Le logiciel dispose d’un vivier potentiel estimé à 250 millions de musiciens.
La société eJamming développe des logiciels permettant de rassembler les musiciens et les mélomanes en mettant à profit les nouvelles technologies. Le produit phare de la société, eJamming AUDiiO, est à ce jour le seul et unique logiciel permettant aux musiciens de collaborer via Internet en temps réel et en parfaite synchronisation.
En effet, le principal problème de la collaboration musicale en ligne et en temps réel est constitué par les temps de latence, qui empêchent les musiciens de se synchroniser avec précision. eJamming AUDiiO contourne cette difficulté, jusqu’alors rédhibitoire, au moyen de schémas « maison » de découpage des données et d’algorithmes brevetés de gestion des délais.
Désormais, à en croire les premiers utilisateurs du système, la synchronisation est très proche de la perfection.
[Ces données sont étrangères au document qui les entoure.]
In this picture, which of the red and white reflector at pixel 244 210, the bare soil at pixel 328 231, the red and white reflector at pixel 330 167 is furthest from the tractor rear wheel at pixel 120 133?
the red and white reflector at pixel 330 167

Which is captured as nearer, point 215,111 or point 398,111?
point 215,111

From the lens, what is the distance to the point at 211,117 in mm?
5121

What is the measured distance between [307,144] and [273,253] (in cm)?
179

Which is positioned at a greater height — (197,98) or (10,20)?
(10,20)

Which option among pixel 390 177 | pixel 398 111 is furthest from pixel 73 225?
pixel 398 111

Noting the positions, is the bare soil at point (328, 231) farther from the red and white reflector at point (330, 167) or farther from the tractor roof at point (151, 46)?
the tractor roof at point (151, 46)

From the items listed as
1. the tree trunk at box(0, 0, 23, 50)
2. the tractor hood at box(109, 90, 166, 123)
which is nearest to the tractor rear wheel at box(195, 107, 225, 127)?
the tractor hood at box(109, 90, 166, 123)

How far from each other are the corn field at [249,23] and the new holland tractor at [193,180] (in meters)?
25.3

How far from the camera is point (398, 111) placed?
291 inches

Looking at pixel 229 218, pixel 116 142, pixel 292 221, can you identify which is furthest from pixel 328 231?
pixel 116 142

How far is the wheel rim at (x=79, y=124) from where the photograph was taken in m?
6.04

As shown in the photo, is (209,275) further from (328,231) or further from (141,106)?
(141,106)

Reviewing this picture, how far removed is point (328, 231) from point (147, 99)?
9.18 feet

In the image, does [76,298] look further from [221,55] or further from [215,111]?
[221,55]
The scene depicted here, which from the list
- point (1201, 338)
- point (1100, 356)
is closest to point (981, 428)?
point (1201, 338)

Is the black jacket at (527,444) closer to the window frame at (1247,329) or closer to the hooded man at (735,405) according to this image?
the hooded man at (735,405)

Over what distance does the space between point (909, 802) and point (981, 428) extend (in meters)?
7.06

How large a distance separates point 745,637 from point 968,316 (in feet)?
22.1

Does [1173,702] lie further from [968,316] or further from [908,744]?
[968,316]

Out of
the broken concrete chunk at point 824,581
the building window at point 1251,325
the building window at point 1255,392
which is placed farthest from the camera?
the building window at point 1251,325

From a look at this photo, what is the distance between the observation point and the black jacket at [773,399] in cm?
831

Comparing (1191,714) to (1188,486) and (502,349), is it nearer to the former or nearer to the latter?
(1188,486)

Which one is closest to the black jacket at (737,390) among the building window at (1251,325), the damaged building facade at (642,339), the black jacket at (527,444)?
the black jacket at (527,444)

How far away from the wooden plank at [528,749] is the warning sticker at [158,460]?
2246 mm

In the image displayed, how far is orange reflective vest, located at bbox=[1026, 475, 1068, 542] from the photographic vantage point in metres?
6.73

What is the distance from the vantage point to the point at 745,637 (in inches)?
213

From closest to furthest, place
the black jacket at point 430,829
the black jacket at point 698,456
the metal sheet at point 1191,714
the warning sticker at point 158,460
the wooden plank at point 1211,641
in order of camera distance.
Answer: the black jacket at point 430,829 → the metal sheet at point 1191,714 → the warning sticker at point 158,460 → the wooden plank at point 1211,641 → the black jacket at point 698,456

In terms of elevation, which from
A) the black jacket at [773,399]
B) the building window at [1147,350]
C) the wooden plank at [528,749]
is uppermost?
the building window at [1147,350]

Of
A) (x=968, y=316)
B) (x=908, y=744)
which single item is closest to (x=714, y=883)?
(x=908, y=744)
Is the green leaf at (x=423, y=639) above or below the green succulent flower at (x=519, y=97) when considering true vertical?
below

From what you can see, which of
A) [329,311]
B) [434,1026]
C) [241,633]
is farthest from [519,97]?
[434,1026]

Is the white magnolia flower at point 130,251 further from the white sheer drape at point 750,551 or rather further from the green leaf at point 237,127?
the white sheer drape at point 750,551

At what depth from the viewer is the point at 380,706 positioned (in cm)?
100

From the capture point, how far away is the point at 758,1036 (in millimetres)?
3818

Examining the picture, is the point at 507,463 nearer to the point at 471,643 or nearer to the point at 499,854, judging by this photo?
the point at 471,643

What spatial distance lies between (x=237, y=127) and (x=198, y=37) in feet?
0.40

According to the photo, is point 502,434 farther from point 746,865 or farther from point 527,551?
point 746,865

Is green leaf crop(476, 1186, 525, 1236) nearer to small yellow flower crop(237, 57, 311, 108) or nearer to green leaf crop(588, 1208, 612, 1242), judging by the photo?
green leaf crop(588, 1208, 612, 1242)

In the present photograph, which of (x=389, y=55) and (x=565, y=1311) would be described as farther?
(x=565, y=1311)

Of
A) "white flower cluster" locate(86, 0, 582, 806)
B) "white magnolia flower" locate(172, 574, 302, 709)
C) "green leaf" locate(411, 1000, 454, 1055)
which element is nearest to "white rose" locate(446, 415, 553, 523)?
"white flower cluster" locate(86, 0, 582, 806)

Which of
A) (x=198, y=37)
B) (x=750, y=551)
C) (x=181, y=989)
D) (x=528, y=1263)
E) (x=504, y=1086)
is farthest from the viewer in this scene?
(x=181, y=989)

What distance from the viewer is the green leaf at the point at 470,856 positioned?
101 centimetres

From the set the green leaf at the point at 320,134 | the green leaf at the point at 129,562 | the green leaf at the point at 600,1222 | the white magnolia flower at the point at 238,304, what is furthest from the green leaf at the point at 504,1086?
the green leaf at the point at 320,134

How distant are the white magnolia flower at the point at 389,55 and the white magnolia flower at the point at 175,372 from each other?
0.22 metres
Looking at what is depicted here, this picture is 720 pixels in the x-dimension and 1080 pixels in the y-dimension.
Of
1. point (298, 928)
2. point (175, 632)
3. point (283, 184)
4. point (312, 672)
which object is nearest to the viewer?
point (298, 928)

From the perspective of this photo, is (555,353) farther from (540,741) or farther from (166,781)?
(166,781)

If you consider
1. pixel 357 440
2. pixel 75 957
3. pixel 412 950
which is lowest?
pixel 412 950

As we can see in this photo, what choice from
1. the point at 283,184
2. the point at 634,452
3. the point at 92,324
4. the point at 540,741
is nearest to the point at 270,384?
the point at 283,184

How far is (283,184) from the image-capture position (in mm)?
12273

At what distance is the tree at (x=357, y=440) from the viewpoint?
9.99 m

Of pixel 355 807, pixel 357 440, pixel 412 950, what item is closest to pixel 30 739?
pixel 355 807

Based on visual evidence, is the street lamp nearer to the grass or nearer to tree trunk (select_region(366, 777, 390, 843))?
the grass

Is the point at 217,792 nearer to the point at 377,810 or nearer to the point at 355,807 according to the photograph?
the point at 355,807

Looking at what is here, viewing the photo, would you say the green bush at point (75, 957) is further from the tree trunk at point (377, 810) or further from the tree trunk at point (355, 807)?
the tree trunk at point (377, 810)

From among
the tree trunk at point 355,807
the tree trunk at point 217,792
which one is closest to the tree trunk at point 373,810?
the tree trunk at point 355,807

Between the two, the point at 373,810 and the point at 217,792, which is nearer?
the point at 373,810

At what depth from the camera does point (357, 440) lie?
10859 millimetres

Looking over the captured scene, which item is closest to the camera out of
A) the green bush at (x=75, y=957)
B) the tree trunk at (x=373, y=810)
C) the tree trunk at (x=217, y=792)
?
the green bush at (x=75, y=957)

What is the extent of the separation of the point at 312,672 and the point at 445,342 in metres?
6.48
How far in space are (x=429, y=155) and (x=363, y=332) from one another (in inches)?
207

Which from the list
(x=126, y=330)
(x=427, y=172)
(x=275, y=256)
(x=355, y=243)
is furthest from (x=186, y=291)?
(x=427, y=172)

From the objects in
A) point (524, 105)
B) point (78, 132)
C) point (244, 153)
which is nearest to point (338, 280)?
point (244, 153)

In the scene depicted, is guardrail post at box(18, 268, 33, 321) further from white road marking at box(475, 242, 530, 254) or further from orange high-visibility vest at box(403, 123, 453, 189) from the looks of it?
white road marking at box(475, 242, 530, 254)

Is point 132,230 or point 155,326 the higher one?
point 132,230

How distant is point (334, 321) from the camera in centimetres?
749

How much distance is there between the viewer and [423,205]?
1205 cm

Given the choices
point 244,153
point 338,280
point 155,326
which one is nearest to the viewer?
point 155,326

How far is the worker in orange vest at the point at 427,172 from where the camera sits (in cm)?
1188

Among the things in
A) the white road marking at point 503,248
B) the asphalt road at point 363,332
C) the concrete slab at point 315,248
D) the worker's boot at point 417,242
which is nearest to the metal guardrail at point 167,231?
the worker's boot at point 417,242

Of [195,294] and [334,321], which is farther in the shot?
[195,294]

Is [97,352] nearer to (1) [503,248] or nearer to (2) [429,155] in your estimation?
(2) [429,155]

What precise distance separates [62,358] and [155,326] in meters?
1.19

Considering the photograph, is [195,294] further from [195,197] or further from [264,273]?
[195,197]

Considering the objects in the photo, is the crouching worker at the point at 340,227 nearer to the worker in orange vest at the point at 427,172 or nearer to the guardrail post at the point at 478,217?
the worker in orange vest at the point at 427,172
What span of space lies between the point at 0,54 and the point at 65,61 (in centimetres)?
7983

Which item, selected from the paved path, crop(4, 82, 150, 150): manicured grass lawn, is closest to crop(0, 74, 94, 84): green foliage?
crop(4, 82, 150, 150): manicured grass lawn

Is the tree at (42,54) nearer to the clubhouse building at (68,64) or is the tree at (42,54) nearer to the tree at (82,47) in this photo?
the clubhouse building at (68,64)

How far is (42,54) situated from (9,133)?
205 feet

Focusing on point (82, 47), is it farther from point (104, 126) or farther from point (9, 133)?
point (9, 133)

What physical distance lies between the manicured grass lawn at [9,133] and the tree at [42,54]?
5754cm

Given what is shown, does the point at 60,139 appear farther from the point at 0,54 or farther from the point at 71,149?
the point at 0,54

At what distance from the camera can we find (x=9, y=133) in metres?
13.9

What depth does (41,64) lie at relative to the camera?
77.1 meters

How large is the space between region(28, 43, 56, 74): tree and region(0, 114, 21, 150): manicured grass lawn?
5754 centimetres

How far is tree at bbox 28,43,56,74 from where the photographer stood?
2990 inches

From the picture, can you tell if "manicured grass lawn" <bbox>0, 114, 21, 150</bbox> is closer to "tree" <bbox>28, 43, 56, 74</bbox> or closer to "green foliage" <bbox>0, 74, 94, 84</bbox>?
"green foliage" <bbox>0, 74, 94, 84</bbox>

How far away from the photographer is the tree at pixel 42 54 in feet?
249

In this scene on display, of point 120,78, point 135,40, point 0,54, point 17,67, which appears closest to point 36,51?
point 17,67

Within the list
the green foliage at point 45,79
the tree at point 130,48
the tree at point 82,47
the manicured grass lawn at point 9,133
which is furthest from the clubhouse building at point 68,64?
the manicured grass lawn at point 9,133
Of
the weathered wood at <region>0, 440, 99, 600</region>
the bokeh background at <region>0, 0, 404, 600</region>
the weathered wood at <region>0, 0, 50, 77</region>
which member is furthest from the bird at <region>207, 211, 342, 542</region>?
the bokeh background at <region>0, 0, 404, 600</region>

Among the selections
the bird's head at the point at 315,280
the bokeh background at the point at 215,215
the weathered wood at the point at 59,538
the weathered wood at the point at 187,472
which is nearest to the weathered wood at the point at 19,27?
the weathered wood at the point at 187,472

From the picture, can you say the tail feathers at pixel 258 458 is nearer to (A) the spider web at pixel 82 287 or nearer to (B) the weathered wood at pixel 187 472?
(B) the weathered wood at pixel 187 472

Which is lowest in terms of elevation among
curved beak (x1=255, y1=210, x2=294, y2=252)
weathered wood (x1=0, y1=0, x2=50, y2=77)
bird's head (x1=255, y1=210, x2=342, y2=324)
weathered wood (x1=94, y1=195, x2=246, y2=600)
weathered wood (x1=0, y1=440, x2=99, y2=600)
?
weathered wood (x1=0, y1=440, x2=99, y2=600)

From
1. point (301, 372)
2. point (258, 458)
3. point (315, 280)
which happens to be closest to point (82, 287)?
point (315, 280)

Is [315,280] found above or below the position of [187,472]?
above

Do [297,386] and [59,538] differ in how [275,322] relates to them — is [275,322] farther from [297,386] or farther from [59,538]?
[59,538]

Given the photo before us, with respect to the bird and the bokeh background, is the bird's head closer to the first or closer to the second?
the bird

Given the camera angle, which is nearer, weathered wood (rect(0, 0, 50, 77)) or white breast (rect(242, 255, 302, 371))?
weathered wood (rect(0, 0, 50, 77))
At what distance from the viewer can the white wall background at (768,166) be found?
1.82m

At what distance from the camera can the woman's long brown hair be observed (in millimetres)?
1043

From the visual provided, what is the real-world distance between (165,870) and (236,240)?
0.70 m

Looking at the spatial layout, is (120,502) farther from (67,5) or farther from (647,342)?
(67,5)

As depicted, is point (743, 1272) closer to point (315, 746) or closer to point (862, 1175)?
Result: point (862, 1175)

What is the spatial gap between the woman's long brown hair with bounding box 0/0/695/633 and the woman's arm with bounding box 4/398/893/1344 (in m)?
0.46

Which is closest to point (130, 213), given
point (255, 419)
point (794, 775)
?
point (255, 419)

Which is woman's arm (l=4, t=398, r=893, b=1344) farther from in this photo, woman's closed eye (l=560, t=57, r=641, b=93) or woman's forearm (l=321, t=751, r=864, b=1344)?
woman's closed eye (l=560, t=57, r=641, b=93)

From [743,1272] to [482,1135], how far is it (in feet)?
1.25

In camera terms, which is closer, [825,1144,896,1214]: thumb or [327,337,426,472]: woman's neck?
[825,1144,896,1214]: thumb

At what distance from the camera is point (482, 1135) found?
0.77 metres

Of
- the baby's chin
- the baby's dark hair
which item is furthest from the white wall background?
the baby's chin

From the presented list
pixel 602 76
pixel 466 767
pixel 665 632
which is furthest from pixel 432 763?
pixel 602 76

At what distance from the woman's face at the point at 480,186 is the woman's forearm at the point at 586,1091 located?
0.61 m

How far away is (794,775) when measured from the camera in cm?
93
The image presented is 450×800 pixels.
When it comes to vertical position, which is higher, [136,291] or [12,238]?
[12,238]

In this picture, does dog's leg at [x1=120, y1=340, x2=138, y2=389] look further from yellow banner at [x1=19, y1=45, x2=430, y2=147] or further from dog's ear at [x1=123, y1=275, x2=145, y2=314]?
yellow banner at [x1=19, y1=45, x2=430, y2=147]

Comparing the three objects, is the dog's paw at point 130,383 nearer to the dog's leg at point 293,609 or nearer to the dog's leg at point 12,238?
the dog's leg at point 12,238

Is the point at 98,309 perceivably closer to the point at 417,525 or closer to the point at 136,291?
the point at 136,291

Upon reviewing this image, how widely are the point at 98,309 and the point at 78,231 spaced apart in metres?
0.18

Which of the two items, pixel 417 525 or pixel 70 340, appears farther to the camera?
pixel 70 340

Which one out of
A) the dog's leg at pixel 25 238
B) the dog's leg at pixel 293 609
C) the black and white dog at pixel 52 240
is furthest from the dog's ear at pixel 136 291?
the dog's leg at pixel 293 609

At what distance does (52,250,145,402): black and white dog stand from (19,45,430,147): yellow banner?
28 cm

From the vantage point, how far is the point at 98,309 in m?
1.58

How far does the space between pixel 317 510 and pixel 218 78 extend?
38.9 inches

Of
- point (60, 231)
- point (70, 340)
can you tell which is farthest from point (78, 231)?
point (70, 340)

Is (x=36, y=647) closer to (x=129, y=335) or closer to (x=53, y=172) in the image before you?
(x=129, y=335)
Les fonctions d’eJamming AUDiiO sont les suivantes :
- Collaboration via Internet en temps réel et en synchronisation avec d’autres musiciens ;
- Enregistrement au niveau local de la performance de chaque musicien en qualité CD ;
- Partage des fichiers enregistrés localement pour réaliser un mixage synchronisé et en qualité CD à partir des pistes individuelles ;
- Utilisation de l’interface audio Mac ou PC existante (pilote ASIO 16 bit - 44,1kHZ requis) ;
- Enregistrement simultané de pistes audio et MIDI ;
- Enregistrement de pistes d’accompagnement audio ou MIDI pour des répétitions ou pour l’enrichissement des morceaux.
Pour utiliser eJamming AUDiiO, tout ce dont vous avez besoin, c’est d’un PC ou d’un Mac, d’un micro (intégré ou connecté sur un port USB ou XLR), d’une interface audio avec un pilote ASIO à basse latence, d’une connexion Internet à large bande (1 MB au minimum si plus de 2 musiciens participent à la session) et, bien sûr, du logiciel.
eJammming AUDiiO est gratuit durant la période d’essai de la version bêta, alors pourquoi ne pas l’essayer ? Quand la bêta sera périmée, les musiciens qui désirent continuer à utiliser le système devront payer une redevance mensuelle, que ses concepteurs annoncent comme très modique (« moins que l’essence pour aller à une répète ! »).
Si vous êtes intéressés, vous pouvez télécharger la version bêta depuis le site Internet d’eJamming.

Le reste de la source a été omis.